EXERCISE GOAL>
I would like every record printed again, exactly as shown.

(Beginning of DATA SUPPLIED)

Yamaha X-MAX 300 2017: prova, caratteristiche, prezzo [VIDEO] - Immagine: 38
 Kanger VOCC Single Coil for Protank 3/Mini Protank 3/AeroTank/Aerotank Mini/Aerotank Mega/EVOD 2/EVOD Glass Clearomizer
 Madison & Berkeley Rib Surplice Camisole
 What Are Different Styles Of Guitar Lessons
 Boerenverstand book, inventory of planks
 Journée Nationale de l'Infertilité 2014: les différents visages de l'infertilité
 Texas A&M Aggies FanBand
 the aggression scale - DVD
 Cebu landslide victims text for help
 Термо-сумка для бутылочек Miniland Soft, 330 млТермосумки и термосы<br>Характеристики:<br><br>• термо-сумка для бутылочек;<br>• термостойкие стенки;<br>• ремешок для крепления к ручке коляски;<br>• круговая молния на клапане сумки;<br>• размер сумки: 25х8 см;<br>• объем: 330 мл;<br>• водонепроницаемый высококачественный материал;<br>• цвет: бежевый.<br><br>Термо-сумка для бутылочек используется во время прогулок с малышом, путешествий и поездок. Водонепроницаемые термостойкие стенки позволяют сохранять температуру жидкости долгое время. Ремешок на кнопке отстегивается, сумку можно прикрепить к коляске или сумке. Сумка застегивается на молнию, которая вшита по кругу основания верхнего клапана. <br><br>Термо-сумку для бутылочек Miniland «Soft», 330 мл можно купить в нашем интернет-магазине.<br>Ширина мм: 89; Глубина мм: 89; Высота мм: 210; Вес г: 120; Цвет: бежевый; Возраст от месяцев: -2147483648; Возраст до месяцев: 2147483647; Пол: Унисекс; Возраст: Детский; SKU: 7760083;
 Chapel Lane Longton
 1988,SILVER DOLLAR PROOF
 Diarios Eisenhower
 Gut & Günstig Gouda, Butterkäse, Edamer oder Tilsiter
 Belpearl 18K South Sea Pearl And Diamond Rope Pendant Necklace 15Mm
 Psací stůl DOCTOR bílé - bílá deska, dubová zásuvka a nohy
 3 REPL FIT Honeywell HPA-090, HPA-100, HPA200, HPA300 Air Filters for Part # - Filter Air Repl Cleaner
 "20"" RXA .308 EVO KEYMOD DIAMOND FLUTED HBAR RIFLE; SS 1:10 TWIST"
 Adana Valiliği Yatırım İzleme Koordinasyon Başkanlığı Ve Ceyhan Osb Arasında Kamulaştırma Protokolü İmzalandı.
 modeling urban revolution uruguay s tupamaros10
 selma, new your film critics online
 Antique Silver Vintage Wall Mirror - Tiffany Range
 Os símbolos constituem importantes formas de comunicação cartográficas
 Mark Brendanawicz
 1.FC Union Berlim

(End of DATA SUPPLIED)

TASK RESPONSE>
Yamaha X-MAX 300 2017: prova, caratteristiche, prezzo [VIDEO] - Immagine: 38
 Kanger VOCC Single Coil for Protank 3/Mini Protank 3/AeroTank/Aerotank Mini/Aerotank Mega/EVOD 2/EVOD Glass Clearomizer
 Madison & Berkeley Rib Surplice Camisole
 What Are Different Styles Of Guitar Lessons
 Boerenverstand book, inventory of planks
 Journée Nationale de l'Infertilité 2014: les différents visages de l'infertilité
 Texas A&M Aggies FanBand
 the aggression scale - DVD
 Cebu landslide victims text for help
 Термо-сумка для бутылочек Miniland Soft, 330 млТермосумки и термосы<br>Характеристики:<br><br>• термо-сумка для бутылочек;<br>• термостойкие стенки;<br>• ремешок для крепления к ручке коляски;<br>• круговая молния на клапане сумки;<br>• размер сумки: 25х8 см;<br>• объем: 330 мл;<br>• водонепроницаемый высококачественный материал;<br>• цвет: бежевый.<br><br>Термо-сумка для бутылочек используется во время прогулок с малышом, путешествий и поездок. Водонепроницаемые термостойкие стенки позволяют сохранять температуру жидкости долгое время. Ремешок на кнопке отстегивается, сумку можно прикрепить к коляске или сумке. Сумка застегивается на молнию, которая вшита по кругу основания верхнего клапана. <br><br>Термо-сумку для бутылочек Miniland «Soft», 330 мл можно купить в нашем интернет-магазине.<br>Ширина мм: 89; Глубина мм: 89; Высота мм: 210; Вес г: 120; Цвет: бежевый; Возраст от месяцев: -2147483648; Возраст до месяцев: 2147483647; Пол: Унисекс; Возраст: Детский; SKU: 7760083;
 Chapel Lane Longton
 1988,SILVER DOLLAR PROOF
 Diarios Eisenhower
 Gut & Günstig Gouda, Butterkäse, Edamer oder Tilsiter
 Belpearl 18K South Sea Pearl And Diamond Rope Pendant Necklace 15Mm
 Psací stůl DOCTOR bílé - bílá deska, dubová zásuvka a nohy
 3 REPL FIT Honeywell HPA-090, HPA-100, HPA200, HPA300 Air Filters for Part # - Filter Air Repl Cleaner
 "20"" RXA .308 EVO KEYMOD DIAMOND FLUTED HBAR RIFLE; SS 1:10 TWIST"
 Adana Valiliği Yatırım İzleme Koordinasyon Başkanlığı Ve Ceyhan Osb Arasında Kamulaştırma Protokolü İmzalandı.
 modeling urban revolution uruguay s tupamaros10
 selma, new your film critics online
 Antique Silver Vintage Wall Mirror - Tiffany Range
 Os símbolos constituem importantes formas de comunicação cartográficas
 Mark Brendanawicz
 1.FC Union Berlim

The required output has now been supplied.